According to The Nikkei Asian Review, Japan's Konica Minolta plans to acquire Ambry Genetics of the U.S., which uses genetic data to screen for cancer, it was learned on Saturday.
The acquisition is expected to cost an estimated 100 billion yen ($US 889 million).
It is expected to be the office equipment maker's most expensive acquisition -- one that it will make by partnering with the public-private Innovation Network Corp. of Japan.
Konica has been struggling to boost its flagship multifunctional printer business. The acquisition, though, will bring the company further into the healthcare sector and give it a new revenue source.
The official announcement could come this week.
Konica and its public-private partner plan to buy all shares of the unlisted Ambry Genetics from the company's founder and other stockholders. Konica will take a 60% stake, and INCJ will own the rest.
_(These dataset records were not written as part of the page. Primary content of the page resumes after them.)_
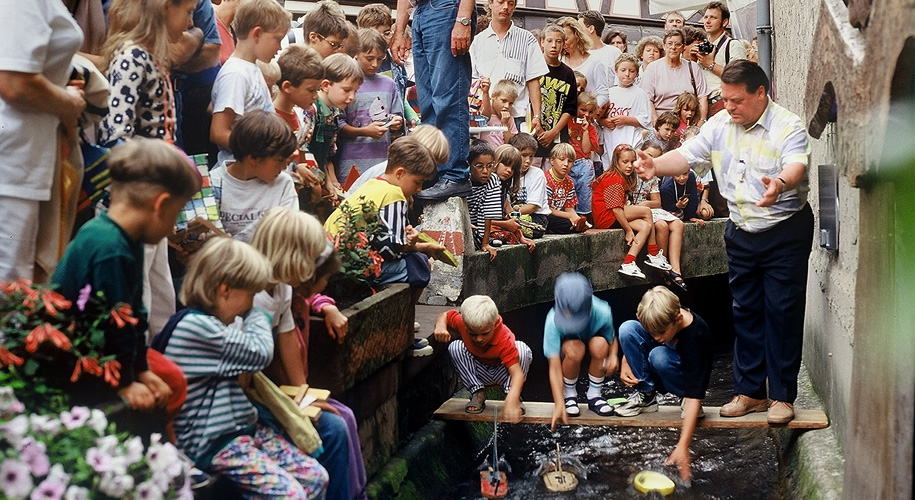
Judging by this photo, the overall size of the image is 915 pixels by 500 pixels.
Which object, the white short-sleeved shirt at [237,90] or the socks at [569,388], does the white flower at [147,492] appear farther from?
the socks at [569,388]

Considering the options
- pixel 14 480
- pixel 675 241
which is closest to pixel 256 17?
pixel 14 480

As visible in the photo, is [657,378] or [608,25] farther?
[608,25]

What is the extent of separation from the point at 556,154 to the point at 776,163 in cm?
369

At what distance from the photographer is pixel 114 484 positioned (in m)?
2.37

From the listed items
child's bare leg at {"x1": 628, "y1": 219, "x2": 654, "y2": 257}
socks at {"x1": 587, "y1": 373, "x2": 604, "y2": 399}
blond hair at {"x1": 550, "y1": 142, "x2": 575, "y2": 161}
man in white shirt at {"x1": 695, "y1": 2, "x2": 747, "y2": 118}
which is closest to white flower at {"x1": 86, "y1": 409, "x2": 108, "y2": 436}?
socks at {"x1": 587, "y1": 373, "x2": 604, "y2": 399}

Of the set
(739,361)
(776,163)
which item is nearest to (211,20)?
(776,163)

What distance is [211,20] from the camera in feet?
15.2

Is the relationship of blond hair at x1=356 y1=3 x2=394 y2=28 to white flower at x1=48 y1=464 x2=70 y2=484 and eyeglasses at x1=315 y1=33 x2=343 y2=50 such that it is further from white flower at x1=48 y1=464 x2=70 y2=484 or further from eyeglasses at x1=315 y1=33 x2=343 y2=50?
white flower at x1=48 y1=464 x2=70 y2=484

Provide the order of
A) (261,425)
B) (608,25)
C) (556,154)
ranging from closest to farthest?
(261,425) → (556,154) → (608,25)

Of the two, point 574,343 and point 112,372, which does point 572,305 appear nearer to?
point 574,343

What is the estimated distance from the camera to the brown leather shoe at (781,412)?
517cm

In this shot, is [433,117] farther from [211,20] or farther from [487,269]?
[211,20]

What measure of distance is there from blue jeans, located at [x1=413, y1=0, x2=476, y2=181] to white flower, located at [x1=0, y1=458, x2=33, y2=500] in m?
4.68

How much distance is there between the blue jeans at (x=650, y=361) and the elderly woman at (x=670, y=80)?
5.10 metres
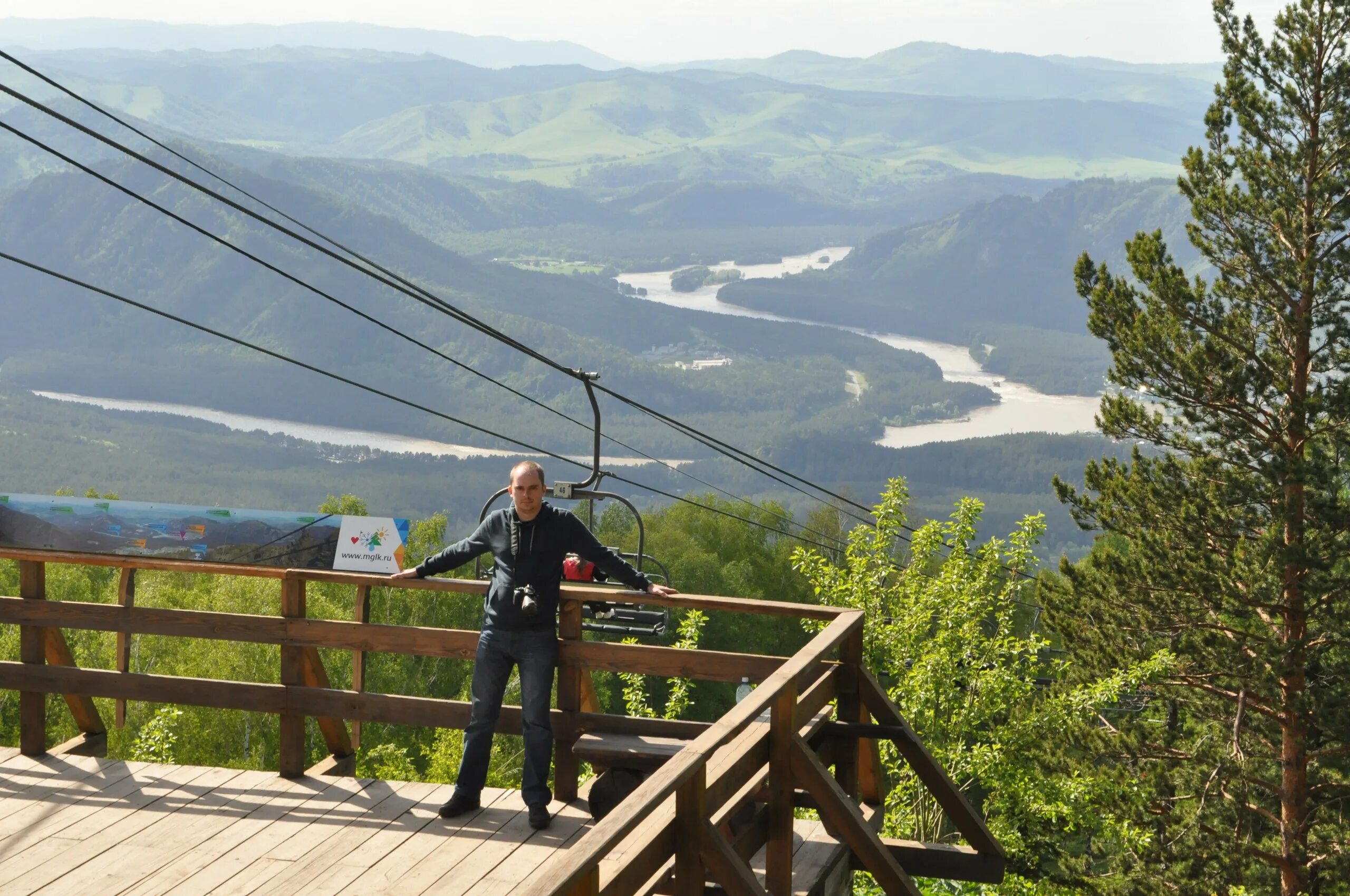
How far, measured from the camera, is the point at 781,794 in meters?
4.77

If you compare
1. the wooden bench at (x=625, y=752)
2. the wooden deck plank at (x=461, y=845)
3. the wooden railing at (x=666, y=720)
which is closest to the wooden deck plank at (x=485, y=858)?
the wooden deck plank at (x=461, y=845)

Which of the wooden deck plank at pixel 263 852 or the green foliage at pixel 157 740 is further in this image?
the green foliage at pixel 157 740

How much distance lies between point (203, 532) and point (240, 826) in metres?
10.8

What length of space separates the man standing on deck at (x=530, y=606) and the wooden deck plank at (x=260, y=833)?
0.63 metres

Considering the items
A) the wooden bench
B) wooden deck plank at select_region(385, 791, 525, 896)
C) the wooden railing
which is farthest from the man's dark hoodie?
wooden deck plank at select_region(385, 791, 525, 896)

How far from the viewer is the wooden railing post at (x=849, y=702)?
5.86m

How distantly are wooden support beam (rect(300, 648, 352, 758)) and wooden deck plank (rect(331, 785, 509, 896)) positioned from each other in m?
0.72

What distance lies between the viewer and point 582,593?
6.22 m

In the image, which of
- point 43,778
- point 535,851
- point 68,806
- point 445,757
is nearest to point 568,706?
point 535,851

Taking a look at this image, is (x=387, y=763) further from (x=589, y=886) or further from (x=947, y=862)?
(x=589, y=886)

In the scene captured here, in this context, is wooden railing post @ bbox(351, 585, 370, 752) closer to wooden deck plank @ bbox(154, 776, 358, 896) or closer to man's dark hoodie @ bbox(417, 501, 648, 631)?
wooden deck plank @ bbox(154, 776, 358, 896)

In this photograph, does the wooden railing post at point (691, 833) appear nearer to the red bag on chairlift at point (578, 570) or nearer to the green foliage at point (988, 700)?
the red bag on chairlift at point (578, 570)

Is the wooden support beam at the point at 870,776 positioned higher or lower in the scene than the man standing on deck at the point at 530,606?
lower

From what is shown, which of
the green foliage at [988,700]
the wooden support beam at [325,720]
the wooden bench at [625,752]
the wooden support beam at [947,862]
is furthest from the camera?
the green foliage at [988,700]
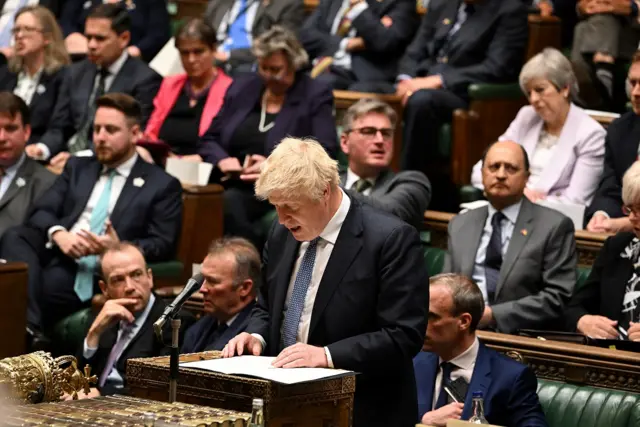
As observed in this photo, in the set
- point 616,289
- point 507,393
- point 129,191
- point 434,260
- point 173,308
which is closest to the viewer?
point 173,308

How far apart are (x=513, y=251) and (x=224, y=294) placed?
3.64 feet

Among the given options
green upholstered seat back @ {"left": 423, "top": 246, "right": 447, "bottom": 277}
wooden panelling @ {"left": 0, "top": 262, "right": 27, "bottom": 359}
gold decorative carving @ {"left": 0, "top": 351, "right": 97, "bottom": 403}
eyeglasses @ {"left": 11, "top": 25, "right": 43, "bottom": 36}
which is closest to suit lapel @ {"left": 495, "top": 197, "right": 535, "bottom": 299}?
green upholstered seat back @ {"left": 423, "top": 246, "right": 447, "bottom": 277}

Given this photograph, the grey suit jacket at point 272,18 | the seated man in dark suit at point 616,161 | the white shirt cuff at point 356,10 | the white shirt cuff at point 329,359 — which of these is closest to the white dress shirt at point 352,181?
the seated man in dark suit at point 616,161

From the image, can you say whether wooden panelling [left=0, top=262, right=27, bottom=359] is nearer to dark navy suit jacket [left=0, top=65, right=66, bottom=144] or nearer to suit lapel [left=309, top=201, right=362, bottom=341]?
dark navy suit jacket [left=0, top=65, right=66, bottom=144]

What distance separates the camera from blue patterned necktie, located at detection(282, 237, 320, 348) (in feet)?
10.5

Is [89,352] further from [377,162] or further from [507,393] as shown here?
[507,393]

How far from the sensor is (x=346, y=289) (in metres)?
3.15

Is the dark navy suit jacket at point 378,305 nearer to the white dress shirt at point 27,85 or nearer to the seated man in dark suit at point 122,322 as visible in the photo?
the seated man in dark suit at point 122,322

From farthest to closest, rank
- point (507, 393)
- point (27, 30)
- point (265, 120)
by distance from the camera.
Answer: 1. point (27, 30)
2. point (265, 120)
3. point (507, 393)

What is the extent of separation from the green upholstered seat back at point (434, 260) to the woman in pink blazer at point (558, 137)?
464mm

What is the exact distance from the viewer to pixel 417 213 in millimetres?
4848

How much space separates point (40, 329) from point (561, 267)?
6.91 ft

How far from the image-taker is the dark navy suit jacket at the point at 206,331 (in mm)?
4172

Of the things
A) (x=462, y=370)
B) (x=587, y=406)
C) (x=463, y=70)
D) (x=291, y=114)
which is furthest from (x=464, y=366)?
(x=463, y=70)
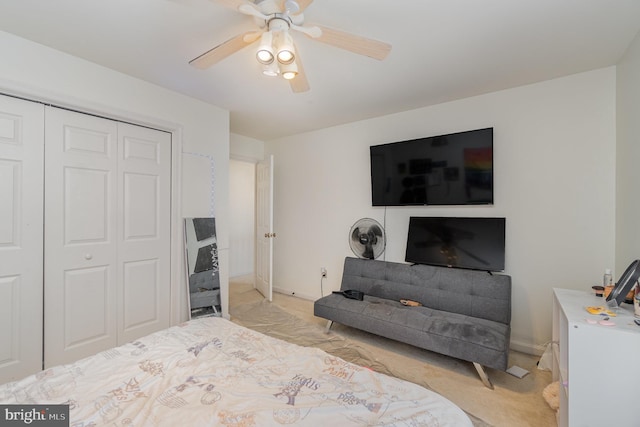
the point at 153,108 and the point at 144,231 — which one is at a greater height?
the point at 153,108

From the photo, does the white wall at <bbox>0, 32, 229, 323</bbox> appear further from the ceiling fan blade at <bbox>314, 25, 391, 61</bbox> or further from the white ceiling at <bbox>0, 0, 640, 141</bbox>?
the ceiling fan blade at <bbox>314, 25, 391, 61</bbox>

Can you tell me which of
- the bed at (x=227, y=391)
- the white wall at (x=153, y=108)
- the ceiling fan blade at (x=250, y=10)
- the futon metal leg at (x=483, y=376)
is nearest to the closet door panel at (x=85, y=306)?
the white wall at (x=153, y=108)

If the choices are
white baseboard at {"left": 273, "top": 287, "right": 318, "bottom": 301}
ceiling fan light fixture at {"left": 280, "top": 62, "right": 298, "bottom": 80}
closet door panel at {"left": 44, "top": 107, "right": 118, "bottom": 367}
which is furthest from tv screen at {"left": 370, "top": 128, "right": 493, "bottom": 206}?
closet door panel at {"left": 44, "top": 107, "right": 118, "bottom": 367}

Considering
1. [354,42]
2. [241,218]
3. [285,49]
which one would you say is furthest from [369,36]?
[241,218]

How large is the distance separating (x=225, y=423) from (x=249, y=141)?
388 centimetres

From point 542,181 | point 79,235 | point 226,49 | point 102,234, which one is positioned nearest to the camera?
point 226,49

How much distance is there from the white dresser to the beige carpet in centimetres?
50

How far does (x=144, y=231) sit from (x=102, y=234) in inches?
12.2

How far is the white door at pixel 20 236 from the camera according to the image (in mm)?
1851

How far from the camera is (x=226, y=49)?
156cm

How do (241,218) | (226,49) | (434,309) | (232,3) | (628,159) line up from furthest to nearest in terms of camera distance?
(241,218) → (434,309) → (628,159) → (226,49) → (232,3)

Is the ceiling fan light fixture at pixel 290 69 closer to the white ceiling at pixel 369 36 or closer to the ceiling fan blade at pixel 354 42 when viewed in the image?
the ceiling fan blade at pixel 354 42

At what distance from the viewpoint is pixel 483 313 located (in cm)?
240

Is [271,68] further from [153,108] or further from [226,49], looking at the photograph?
[153,108]
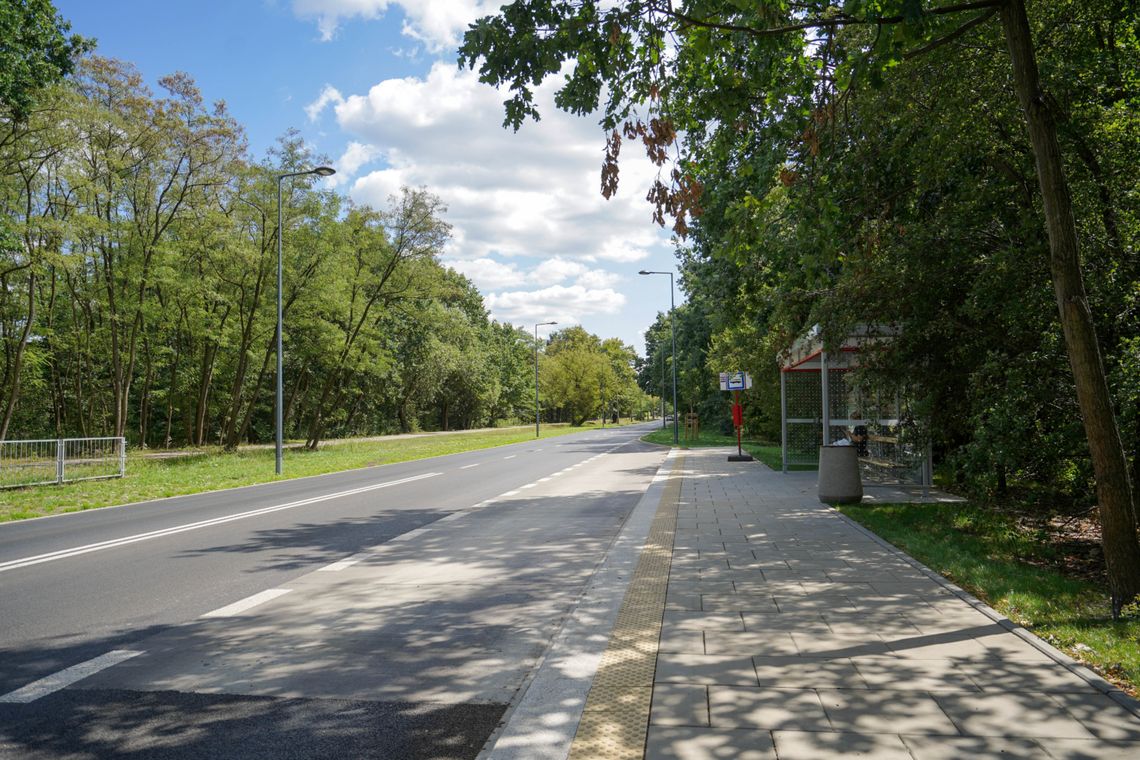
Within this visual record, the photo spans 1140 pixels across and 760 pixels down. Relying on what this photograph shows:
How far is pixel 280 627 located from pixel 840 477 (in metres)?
9.07

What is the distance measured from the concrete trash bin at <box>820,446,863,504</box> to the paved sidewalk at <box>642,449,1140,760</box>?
4771 mm

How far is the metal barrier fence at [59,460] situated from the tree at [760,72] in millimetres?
16046

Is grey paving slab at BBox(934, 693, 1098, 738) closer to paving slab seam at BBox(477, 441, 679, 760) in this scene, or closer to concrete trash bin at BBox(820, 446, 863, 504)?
paving slab seam at BBox(477, 441, 679, 760)

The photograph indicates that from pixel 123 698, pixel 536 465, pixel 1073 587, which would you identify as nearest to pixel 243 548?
pixel 123 698

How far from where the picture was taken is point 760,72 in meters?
6.63

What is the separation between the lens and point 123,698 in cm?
415

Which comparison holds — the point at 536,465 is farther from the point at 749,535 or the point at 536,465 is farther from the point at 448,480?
the point at 749,535

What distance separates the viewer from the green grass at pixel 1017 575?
4.68m

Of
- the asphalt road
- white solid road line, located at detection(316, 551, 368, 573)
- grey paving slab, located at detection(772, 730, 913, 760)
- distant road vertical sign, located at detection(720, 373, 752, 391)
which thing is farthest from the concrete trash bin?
distant road vertical sign, located at detection(720, 373, 752, 391)

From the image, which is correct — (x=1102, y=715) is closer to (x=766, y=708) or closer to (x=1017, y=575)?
(x=766, y=708)

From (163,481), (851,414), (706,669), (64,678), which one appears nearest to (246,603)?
(64,678)

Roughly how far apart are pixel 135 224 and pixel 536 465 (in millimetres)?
18888

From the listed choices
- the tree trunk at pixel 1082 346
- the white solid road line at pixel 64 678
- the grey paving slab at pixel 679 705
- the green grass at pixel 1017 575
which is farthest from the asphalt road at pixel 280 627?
the tree trunk at pixel 1082 346

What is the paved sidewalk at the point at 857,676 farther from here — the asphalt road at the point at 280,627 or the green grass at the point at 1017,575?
the asphalt road at the point at 280,627
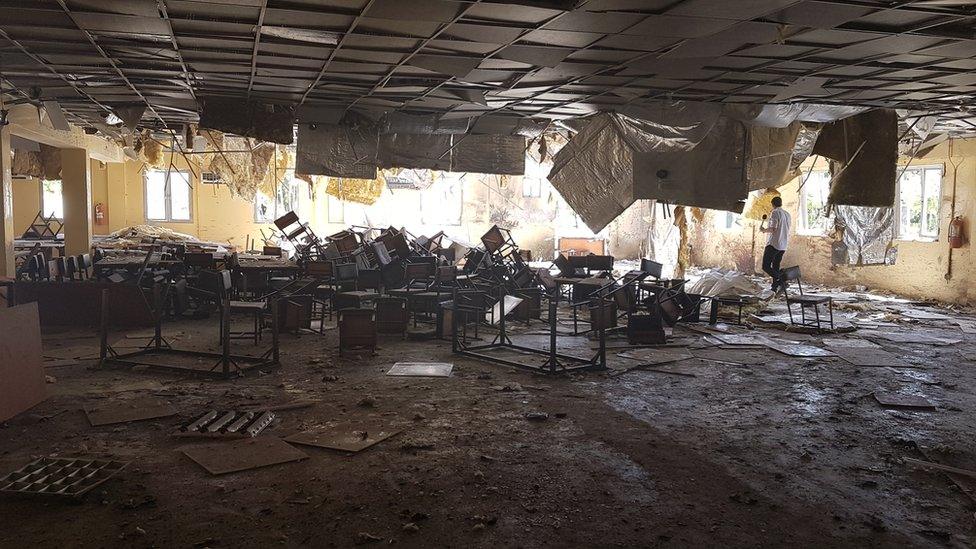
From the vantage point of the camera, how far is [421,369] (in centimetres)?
760

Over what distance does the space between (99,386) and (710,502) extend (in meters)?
5.78

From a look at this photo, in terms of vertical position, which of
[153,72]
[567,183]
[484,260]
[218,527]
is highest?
[153,72]

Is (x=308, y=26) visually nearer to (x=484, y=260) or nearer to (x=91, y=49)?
(x=91, y=49)

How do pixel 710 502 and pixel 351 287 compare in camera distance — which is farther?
pixel 351 287

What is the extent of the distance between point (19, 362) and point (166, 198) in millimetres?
16299

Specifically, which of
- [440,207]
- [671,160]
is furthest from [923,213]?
[440,207]

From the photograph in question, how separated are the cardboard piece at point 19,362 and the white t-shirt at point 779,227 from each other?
35.7 feet

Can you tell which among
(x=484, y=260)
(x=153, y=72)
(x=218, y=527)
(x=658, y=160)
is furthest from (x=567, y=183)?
(x=218, y=527)

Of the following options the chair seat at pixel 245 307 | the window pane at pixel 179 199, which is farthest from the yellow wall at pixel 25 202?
the chair seat at pixel 245 307

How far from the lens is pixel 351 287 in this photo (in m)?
11.9

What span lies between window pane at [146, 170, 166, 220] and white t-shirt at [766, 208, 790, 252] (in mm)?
17096

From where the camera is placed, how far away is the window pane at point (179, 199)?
20.8 metres

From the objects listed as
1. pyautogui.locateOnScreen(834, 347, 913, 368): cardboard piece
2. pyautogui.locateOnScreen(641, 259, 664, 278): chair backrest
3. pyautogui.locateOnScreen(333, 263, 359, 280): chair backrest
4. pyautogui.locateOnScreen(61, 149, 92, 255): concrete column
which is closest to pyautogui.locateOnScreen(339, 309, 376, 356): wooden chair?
pyautogui.locateOnScreen(333, 263, 359, 280): chair backrest

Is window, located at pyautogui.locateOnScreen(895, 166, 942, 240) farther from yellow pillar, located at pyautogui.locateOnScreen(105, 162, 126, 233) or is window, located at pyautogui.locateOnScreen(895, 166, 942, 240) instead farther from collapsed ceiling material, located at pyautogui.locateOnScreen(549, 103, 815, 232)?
yellow pillar, located at pyautogui.locateOnScreen(105, 162, 126, 233)
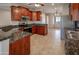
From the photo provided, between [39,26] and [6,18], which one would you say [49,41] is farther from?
[6,18]

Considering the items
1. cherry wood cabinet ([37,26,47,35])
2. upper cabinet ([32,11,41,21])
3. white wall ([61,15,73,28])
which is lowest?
cherry wood cabinet ([37,26,47,35])

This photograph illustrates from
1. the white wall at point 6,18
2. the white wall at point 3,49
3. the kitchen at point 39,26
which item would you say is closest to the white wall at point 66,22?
the kitchen at point 39,26

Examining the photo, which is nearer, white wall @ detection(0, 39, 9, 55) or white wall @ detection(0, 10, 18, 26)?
white wall @ detection(0, 39, 9, 55)

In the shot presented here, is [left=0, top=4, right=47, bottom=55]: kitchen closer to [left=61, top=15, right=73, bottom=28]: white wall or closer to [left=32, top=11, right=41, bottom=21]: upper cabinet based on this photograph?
[left=32, top=11, right=41, bottom=21]: upper cabinet

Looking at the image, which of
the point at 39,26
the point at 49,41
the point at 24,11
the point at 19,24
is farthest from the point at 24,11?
the point at 49,41

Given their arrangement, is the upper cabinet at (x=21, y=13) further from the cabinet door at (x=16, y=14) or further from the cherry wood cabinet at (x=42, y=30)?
the cherry wood cabinet at (x=42, y=30)

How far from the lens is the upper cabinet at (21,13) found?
97 centimetres

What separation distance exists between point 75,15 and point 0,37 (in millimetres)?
648

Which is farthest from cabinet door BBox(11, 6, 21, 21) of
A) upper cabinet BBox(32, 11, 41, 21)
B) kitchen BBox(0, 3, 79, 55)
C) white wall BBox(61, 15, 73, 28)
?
white wall BBox(61, 15, 73, 28)

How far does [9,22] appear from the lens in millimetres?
1013

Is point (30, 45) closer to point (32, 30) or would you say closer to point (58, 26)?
point (32, 30)

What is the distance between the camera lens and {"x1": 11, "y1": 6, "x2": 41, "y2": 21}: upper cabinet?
97cm
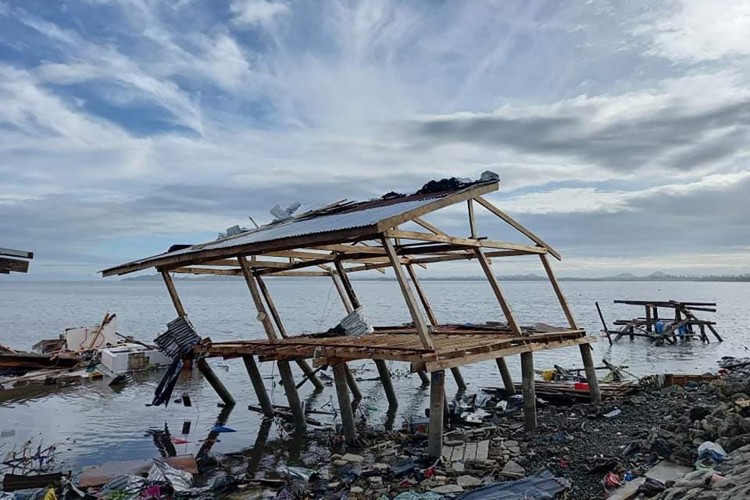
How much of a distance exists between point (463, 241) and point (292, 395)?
6148 mm

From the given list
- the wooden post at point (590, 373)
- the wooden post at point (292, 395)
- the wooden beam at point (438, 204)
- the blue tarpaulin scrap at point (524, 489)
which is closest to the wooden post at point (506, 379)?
the wooden post at point (590, 373)

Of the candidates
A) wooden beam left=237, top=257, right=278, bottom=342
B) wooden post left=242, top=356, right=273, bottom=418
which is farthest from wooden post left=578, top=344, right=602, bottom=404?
wooden post left=242, top=356, right=273, bottom=418

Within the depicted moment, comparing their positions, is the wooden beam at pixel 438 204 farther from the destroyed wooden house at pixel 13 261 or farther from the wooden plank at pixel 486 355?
the destroyed wooden house at pixel 13 261

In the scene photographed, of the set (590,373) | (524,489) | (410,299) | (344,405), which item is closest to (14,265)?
(344,405)

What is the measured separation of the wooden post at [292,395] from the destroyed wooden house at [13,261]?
Answer: 236 inches

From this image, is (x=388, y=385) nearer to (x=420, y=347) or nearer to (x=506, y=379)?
(x=506, y=379)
Ambry Genetics, based in the U.S. state of California, was established in 1999.
The company can detect early-stage cancer by analyzing patients' genetic data. It also uses this data to develop effective treatments to fight the cancer.
Konica already has proprietary cancer-detecting technology called HSST, which uses florescent nanoparticles to mark proteins that attach themselves to cancer cells.
The company plans to commercialize the technology -- which can be used for drug development and individual diagnosis -- within a few years.